去年の夏、銀座で初めての大きな個展を開いた時に一人の木彫り作家の方と出会った。

名前はクロヌマタカトシさん。


ポツリ、ポツリと大切に言葉を交わした時間と、彼が僕の写真や映像を見てくれていた

佇まいや、初めて交わした気配のようなものを今でもよく覚えている。

その後、頂いた名刺に載ってあったHPで彼の作品や言葉を見て、僕は本当に驚いてしまった。早く、彼の作品に、実物に触れたくて本当にたまらなかった。そして、去年の冬に初めて彼の個展を訪れることができた。 


そこに在る、ひとつひとつの木彫りの生き物たちの沈黙と気配に言葉を失ってしまった。

本当に澄み切った何かが、その空間を循環していて今度は自分が、ポツリ、ポツリと言葉を選びながら、感じたことを伝えようとしたけれど、なんだか恥ずかしかった。

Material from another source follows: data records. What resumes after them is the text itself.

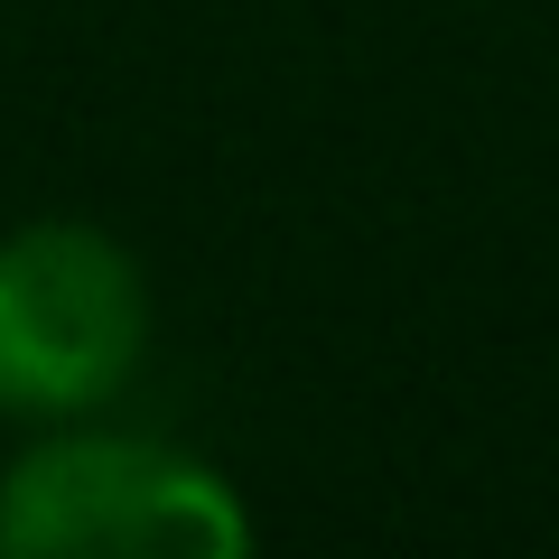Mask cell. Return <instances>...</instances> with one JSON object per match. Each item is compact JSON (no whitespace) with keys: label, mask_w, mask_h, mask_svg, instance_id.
I'll return each mask as SVG.
<instances>
[{"label":"cell","mask_w":559,"mask_h":559,"mask_svg":"<svg viewBox=\"0 0 559 559\" xmlns=\"http://www.w3.org/2000/svg\"><path fill=\"white\" fill-rule=\"evenodd\" d=\"M252 540V503L168 439L47 419L0 466V559H242Z\"/></svg>","instance_id":"6da1fadb"},{"label":"cell","mask_w":559,"mask_h":559,"mask_svg":"<svg viewBox=\"0 0 559 559\" xmlns=\"http://www.w3.org/2000/svg\"><path fill=\"white\" fill-rule=\"evenodd\" d=\"M150 355V280L103 224L0 234V419H94Z\"/></svg>","instance_id":"7a4b0ae2"}]
</instances>
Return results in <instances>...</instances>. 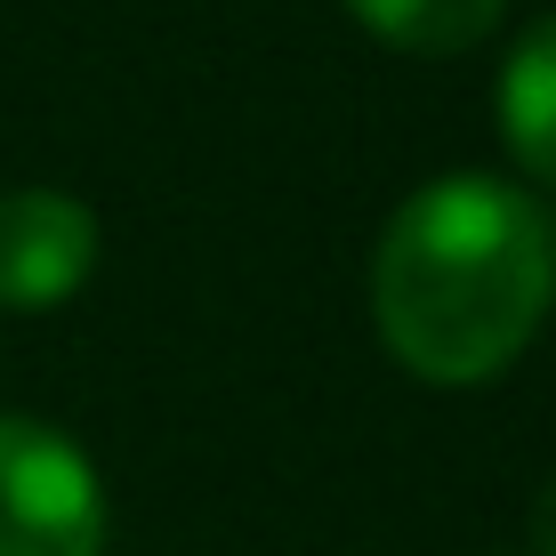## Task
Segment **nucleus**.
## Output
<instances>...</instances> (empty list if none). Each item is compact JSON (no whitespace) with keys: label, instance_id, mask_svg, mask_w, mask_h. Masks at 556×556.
Here are the masks:
<instances>
[{"label":"nucleus","instance_id":"1","mask_svg":"<svg viewBox=\"0 0 556 556\" xmlns=\"http://www.w3.org/2000/svg\"><path fill=\"white\" fill-rule=\"evenodd\" d=\"M556 299V226L492 169L428 178L371 258L379 348L428 388H484L532 348Z\"/></svg>","mask_w":556,"mask_h":556},{"label":"nucleus","instance_id":"2","mask_svg":"<svg viewBox=\"0 0 556 556\" xmlns=\"http://www.w3.org/2000/svg\"><path fill=\"white\" fill-rule=\"evenodd\" d=\"M0 556H105V484L49 419H0Z\"/></svg>","mask_w":556,"mask_h":556},{"label":"nucleus","instance_id":"3","mask_svg":"<svg viewBox=\"0 0 556 556\" xmlns=\"http://www.w3.org/2000/svg\"><path fill=\"white\" fill-rule=\"evenodd\" d=\"M98 266V218L89 202L25 186L0 194V306L9 315H41V306L73 299Z\"/></svg>","mask_w":556,"mask_h":556},{"label":"nucleus","instance_id":"4","mask_svg":"<svg viewBox=\"0 0 556 556\" xmlns=\"http://www.w3.org/2000/svg\"><path fill=\"white\" fill-rule=\"evenodd\" d=\"M501 146L525 178L556 186V16L532 25L501 65Z\"/></svg>","mask_w":556,"mask_h":556},{"label":"nucleus","instance_id":"5","mask_svg":"<svg viewBox=\"0 0 556 556\" xmlns=\"http://www.w3.org/2000/svg\"><path fill=\"white\" fill-rule=\"evenodd\" d=\"M348 9L363 33H379V41H395L412 56H459L501 25L508 0H348Z\"/></svg>","mask_w":556,"mask_h":556},{"label":"nucleus","instance_id":"6","mask_svg":"<svg viewBox=\"0 0 556 556\" xmlns=\"http://www.w3.org/2000/svg\"><path fill=\"white\" fill-rule=\"evenodd\" d=\"M532 556H556V476L541 484V501H532Z\"/></svg>","mask_w":556,"mask_h":556}]
</instances>
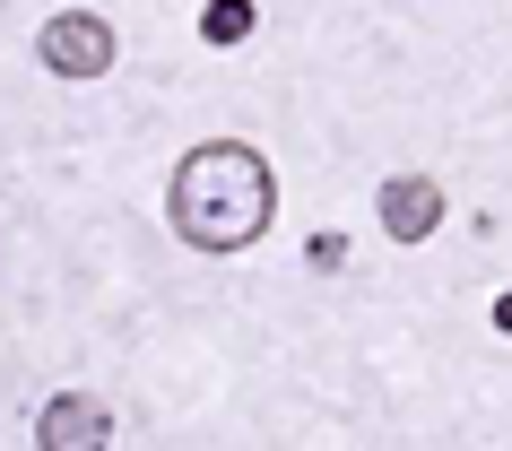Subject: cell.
<instances>
[{"mask_svg":"<svg viewBox=\"0 0 512 451\" xmlns=\"http://www.w3.org/2000/svg\"><path fill=\"white\" fill-rule=\"evenodd\" d=\"M270 217H278V174L252 139H200L165 183V226L191 252H243L270 235Z\"/></svg>","mask_w":512,"mask_h":451,"instance_id":"cell-1","label":"cell"},{"mask_svg":"<svg viewBox=\"0 0 512 451\" xmlns=\"http://www.w3.org/2000/svg\"><path fill=\"white\" fill-rule=\"evenodd\" d=\"M35 53H44V70L53 79H105L113 70V27L96 18V9H61V18H44V35H35Z\"/></svg>","mask_w":512,"mask_h":451,"instance_id":"cell-2","label":"cell"},{"mask_svg":"<svg viewBox=\"0 0 512 451\" xmlns=\"http://www.w3.org/2000/svg\"><path fill=\"white\" fill-rule=\"evenodd\" d=\"M113 443V408L87 391H53L35 408V451H105Z\"/></svg>","mask_w":512,"mask_h":451,"instance_id":"cell-3","label":"cell"},{"mask_svg":"<svg viewBox=\"0 0 512 451\" xmlns=\"http://www.w3.org/2000/svg\"><path fill=\"white\" fill-rule=\"evenodd\" d=\"M374 209H382V235L391 243H426L434 226H443V183H434V174H391Z\"/></svg>","mask_w":512,"mask_h":451,"instance_id":"cell-4","label":"cell"},{"mask_svg":"<svg viewBox=\"0 0 512 451\" xmlns=\"http://www.w3.org/2000/svg\"><path fill=\"white\" fill-rule=\"evenodd\" d=\"M252 27H261V9H252V0H209V9H200V35H209L217 53L252 44Z\"/></svg>","mask_w":512,"mask_h":451,"instance_id":"cell-5","label":"cell"},{"mask_svg":"<svg viewBox=\"0 0 512 451\" xmlns=\"http://www.w3.org/2000/svg\"><path fill=\"white\" fill-rule=\"evenodd\" d=\"M304 261H313V269H339V261H348V243H339V235H313V243H304Z\"/></svg>","mask_w":512,"mask_h":451,"instance_id":"cell-6","label":"cell"},{"mask_svg":"<svg viewBox=\"0 0 512 451\" xmlns=\"http://www.w3.org/2000/svg\"><path fill=\"white\" fill-rule=\"evenodd\" d=\"M495 330H504V339H512V295H495Z\"/></svg>","mask_w":512,"mask_h":451,"instance_id":"cell-7","label":"cell"}]
</instances>
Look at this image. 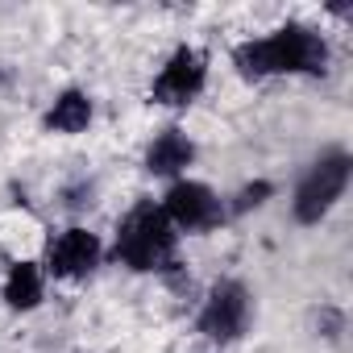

午後の光の中で、老人の作品が一緒にいた彼女の手に包まれた時をただ撮った。

その時、老人は少し微笑んでいた気がする。


その後、一枚のハガキが届き、彼からの綺麗な文面の中に、

良かったらポートレートを撮ってもらえますか? という趣旨の言葉が在った。

僕が初めて、正式に依頼されたポートレートだった。


それから、約半年。

気付いたら、静けさに満ちたアトリエで木を彫る音とクスノキの香りにたくさん包まれて、

シャッターを切りまくる自分がいた。  

そしてその後、暗室でひたすら彼の作品と向き合い、時間の許す限りプリントしながら

濃密な時間を留めることが出来た。


この度、彼のパリでの個展に先日僕が撮った彼の作品や、アトリエの風景のようなものを

6点、同じ空間に展示させて頂くことになりました。

これは、とてもとても大切なことなので、それらの巡り合いも含めて告知致します。

もし、パリにいらっしゃる方がいましたら是非ご覧下さい。

https://www.galerie-metanoia.fr/ja/artistes-francais/3125-prochainement-up-coming-18.html


クロヌマタカトシさんに感謝を込めて。


クロヌマさんを通して生まれていく独立した「気配」たちが、深く共鳴出来ますように。